Nel caso in cui l’istante, in base alla normativa interna della Danimarca, potesse qualificarsi per il periodo d’imposta 2017 come soggetto ivi residente si configurerebbe un conflitto normativo che dovrebbe essere risolto secondo i criteri stabiliti nel paragrafo 2 dell’articolo 4 della citata Convenzione (cosiddette Tie- Breaker Rules).
Si osserva, infatti, che la Convenzione stabilisce, all’articolo 4, paragrafo 1, che l’espressione “residente di uno Stato contraente” “designa ogni persona che, in virtù della legislazione di detto Stato, è ivi assoggettata ad imposta, a motivo del suo domicilio, della sua residenza(…) o di ogni altro criterio di natura analoga”.
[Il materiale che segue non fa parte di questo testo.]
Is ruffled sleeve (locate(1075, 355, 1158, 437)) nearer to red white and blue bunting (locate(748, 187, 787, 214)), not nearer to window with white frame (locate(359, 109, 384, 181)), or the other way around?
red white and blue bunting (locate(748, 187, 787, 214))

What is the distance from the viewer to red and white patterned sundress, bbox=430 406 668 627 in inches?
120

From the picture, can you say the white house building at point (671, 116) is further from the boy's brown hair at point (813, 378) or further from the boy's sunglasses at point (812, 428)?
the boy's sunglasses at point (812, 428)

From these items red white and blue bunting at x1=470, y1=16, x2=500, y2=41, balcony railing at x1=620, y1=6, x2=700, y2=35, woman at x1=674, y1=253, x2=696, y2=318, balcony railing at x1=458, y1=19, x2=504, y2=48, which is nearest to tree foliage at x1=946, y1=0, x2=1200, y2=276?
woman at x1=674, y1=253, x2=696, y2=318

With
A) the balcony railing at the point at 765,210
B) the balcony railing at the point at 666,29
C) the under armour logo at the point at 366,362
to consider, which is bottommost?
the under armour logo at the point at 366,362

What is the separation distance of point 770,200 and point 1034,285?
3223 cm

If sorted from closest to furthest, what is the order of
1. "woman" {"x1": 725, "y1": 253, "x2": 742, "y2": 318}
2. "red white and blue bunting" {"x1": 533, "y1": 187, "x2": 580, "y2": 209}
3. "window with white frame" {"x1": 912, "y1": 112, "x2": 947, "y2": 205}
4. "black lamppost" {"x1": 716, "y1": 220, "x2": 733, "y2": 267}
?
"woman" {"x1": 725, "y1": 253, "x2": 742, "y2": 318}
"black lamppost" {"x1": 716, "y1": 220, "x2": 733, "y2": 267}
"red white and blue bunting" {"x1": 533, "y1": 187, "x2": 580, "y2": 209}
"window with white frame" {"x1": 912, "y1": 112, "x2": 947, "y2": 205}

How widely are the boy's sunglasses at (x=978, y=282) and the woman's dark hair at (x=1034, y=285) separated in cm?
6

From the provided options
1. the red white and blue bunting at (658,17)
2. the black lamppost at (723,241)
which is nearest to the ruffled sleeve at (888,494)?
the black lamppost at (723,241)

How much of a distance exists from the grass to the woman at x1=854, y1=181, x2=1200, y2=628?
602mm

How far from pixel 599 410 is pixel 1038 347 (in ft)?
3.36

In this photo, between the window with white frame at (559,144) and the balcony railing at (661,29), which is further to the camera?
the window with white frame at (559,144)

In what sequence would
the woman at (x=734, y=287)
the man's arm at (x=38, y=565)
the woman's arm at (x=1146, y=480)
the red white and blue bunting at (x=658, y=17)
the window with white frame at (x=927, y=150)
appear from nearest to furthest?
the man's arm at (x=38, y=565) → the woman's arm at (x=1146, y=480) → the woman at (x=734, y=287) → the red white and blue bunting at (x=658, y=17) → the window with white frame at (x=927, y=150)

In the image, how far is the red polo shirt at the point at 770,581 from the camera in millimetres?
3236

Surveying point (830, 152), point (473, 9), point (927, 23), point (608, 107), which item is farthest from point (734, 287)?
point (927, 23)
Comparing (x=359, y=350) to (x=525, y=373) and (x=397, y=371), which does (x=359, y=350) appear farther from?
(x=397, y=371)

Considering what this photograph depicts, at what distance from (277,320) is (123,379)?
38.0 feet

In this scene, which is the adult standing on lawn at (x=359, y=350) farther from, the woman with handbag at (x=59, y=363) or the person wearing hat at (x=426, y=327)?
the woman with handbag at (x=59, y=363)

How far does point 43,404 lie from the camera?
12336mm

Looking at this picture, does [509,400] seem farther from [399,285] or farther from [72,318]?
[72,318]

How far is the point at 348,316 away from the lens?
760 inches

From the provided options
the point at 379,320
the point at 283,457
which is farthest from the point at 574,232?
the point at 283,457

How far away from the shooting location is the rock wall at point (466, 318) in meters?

La stessa Convenzione precisa poi, all’articolo 4, paragrafo 2, che, nel caso in cui, in base alle disposizioni del citato paragrafo 1, una persona fisica sia residente di entrambi gli Stati contraenti, il contribuente è considerato, innanzitutto, residente nello Stato in cui dispone di un’abitazione permanente e, in subordine (laddove disponga di un’abitazione permanente in entrambi gli Stati), la residenza di una persona fisica è determinata secondo i seguenti criteri residuali disposti in ordine decrescente:
– ubicazione del centro degli interessi vitali (la persona fisica che dispone di un’abitazione principale in entrambi gli Stati sarà considerata residente nel Paese nel quale le sue relazioni personali ed economiche sono più strette);
– dimora abituale (ove non sia possibile individuare la residenza del contribuente in base ai due criteri sopra citati, una persona fisica sarà considerata residente dello Stato in cui soggiorna abitualmente);
– nazionalità della persona fisica (quando i primi tre criteri non sono dirimenti, il contribuente sarà considerato residente dello Stato contraente la Convenzione di cui possiede la nazionalità);
– quando, infine, una persona fisica ha la nazionalità di entrambi i Paesi o di nessuno di essi, gli Stati contraenti la Convenzione risolveranno la questione di comune accordo.
Nell’ipotesi in cui, in base alle normative interne di Italia e Danimarca, l’istante possa qualificarsi come residente di entrambi i Paesi, solo nel caso in cui fosse in grado di dimostrare all’Amministrazione fiscale italiana la prevalenza per l’annualità 2017 della residenza fiscale in Danimarca, in base ai sopra citati criteri (in virtù di accertamenti di fatto non esercitabili dalla scrivente in questa sede), potrebbe ipotizzarsi la correttezza degli adempimenti fiscali posti in essere in Italia, essendo in tal caso, ai sensi dell’articolo 15, paragrafo 1, della citata Convenzione per evitare le doppie imposizioni, assoggettati ad imposizione esclusiva in Danimarca (che, in tale eventualità, risulterebbe sia lo Stato di residenza dell’istante che il Paese in cui ha svolto la propria attività lavorativa) gli stipendi e le altre remunerazioni analoghe che l’istante ha percepito per il lavoro subordinato ivi svolto.